Lanciano, nessun colpevole per i 750 topolini uccisi al Mario Negri sud
Conlcuso con l'assoluzione dell'ex direttore il primo processo per uccisione di animali “da sperimentazione”. Le cavie furono "gasate" perché ritenute in esubero. La delusione della Lav: "Sentenza in controtendenza, facciamo ricorso in appello"
LANCIANO. Nessun colpevole per l'uccisione di 750 topolini, cavie nell'istituto di ricerca Mario Negri sud di Santa Maria Imbaro. Il processo si è concluso con l’assoluzione dell’allora direttore dell’Istituto, imputato per uccisione di animali senza necessità, ex art. 544 bis. Si tratta del primo processo per uccisione di topi “da sperimentazione”.
Sul banco degli imputati, la filiale Sud dell’Istituto Mario Negri di Milano che, nel marzo 2014, aveva ammesso di aver ucciso 750 “cavie”, gasate nel suo stabulario, a seguito del trasferimento ad altra sede del progetto di ricerca cui erano destinati.
“Una sentenza che ci delude”, sostiene Michela Kuan, biologa, responsabile Lav area Ricerca senza animali, in una nota con la quale dà notizia del processo.

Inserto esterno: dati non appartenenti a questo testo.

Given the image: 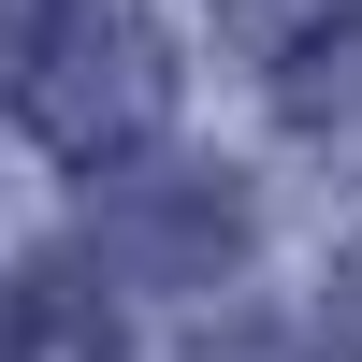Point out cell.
<instances>
[{
	"instance_id": "6da1fadb",
	"label": "cell",
	"mask_w": 362,
	"mask_h": 362,
	"mask_svg": "<svg viewBox=\"0 0 362 362\" xmlns=\"http://www.w3.org/2000/svg\"><path fill=\"white\" fill-rule=\"evenodd\" d=\"M15 116H29V145L73 160V174L131 160V145L174 116L160 15H145V0H44V15H29V58H15Z\"/></svg>"
},
{
	"instance_id": "3957f363",
	"label": "cell",
	"mask_w": 362,
	"mask_h": 362,
	"mask_svg": "<svg viewBox=\"0 0 362 362\" xmlns=\"http://www.w3.org/2000/svg\"><path fill=\"white\" fill-rule=\"evenodd\" d=\"M0 362H102V334L58 290H0Z\"/></svg>"
},
{
	"instance_id": "5b68a950",
	"label": "cell",
	"mask_w": 362,
	"mask_h": 362,
	"mask_svg": "<svg viewBox=\"0 0 362 362\" xmlns=\"http://www.w3.org/2000/svg\"><path fill=\"white\" fill-rule=\"evenodd\" d=\"M203 362H290V348H276V334H247V348H232V334H218V348H203Z\"/></svg>"
},
{
	"instance_id": "277c9868",
	"label": "cell",
	"mask_w": 362,
	"mask_h": 362,
	"mask_svg": "<svg viewBox=\"0 0 362 362\" xmlns=\"http://www.w3.org/2000/svg\"><path fill=\"white\" fill-rule=\"evenodd\" d=\"M319 334H334V362H362V247L334 261V290H319Z\"/></svg>"
},
{
	"instance_id": "7a4b0ae2",
	"label": "cell",
	"mask_w": 362,
	"mask_h": 362,
	"mask_svg": "<svg viewBox=\"0 0 362 362\" xmlns=\"http://www.w3.org/2000/svg\"><path fill=\"white\" fill-rule=\"evenodd\" d=\"M116 247H131V276H218V261L247 247V203H232L218 174H174V189H160V218H131Z\"/></svg>"
}]
</instances>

La Lega anti vivisezione, denunciante e parte civile, nel procedimento, ha evidenziato in udienza come durante l’istruttoria sia stato accertato che i 750 topolini siano stati uccisi perché "in esubero" a seguito dell’abbandono da parte dei ricercatori che li utilizzavano, trasferiti in altri istituti.
“Una prassi che riteniamo inaccettabile e con piena rilevanza penale, perché è emerso chiaramente come l’istituto non si sia attivato in alcun modo per trovare una sistemazione alternativa all’uccisione per i topi – aggiunge Michela Kuan – per cui non ci arrenderemo finché non sarà resa giustizia a quegli animali e anzi presenteremo subito ricorso in appello per ribaltare una sentenza”.
La sentenza appare, peraltro, alla Lav in controtendenza rispetto a più innovative pronunce, come quelle ottenute nei tre gradi di giudizio del processo contro l’allevamento di beagle Green Hill, sentenza che afferma il fondamentale principio per cui le necessità etologiche degli animali e il loro diritto alla vita devono essere rispettate anche se destinati alla vivisezione: principi presenti nella legge e rafforzati anche dalla recentissima sospensiva emanata dal Consiglio di Stato in merito al progetto autorizzato all’università di Torino che renderà ciechi e ucciderà 6 macachi.
“Questa vicenda giudiziaria rivela quanto chi sperimenta su animali li consideri effettivamente oggetti, a dispetto delle dichiarazioni di rispetto del loro benessere – aggiunge Gianluca Felicetti, presidente Lav - Ancora più grave è che prassi come quella oggetto del processo avvengano in strutture tenute in piedi per anni con i soldi dei contribuenti, fra i quali quelli della Regione Abruzzo e della Provincia di Chieti, che hanno investito in un vuoto a perdere, come è ormai la vivisezione”.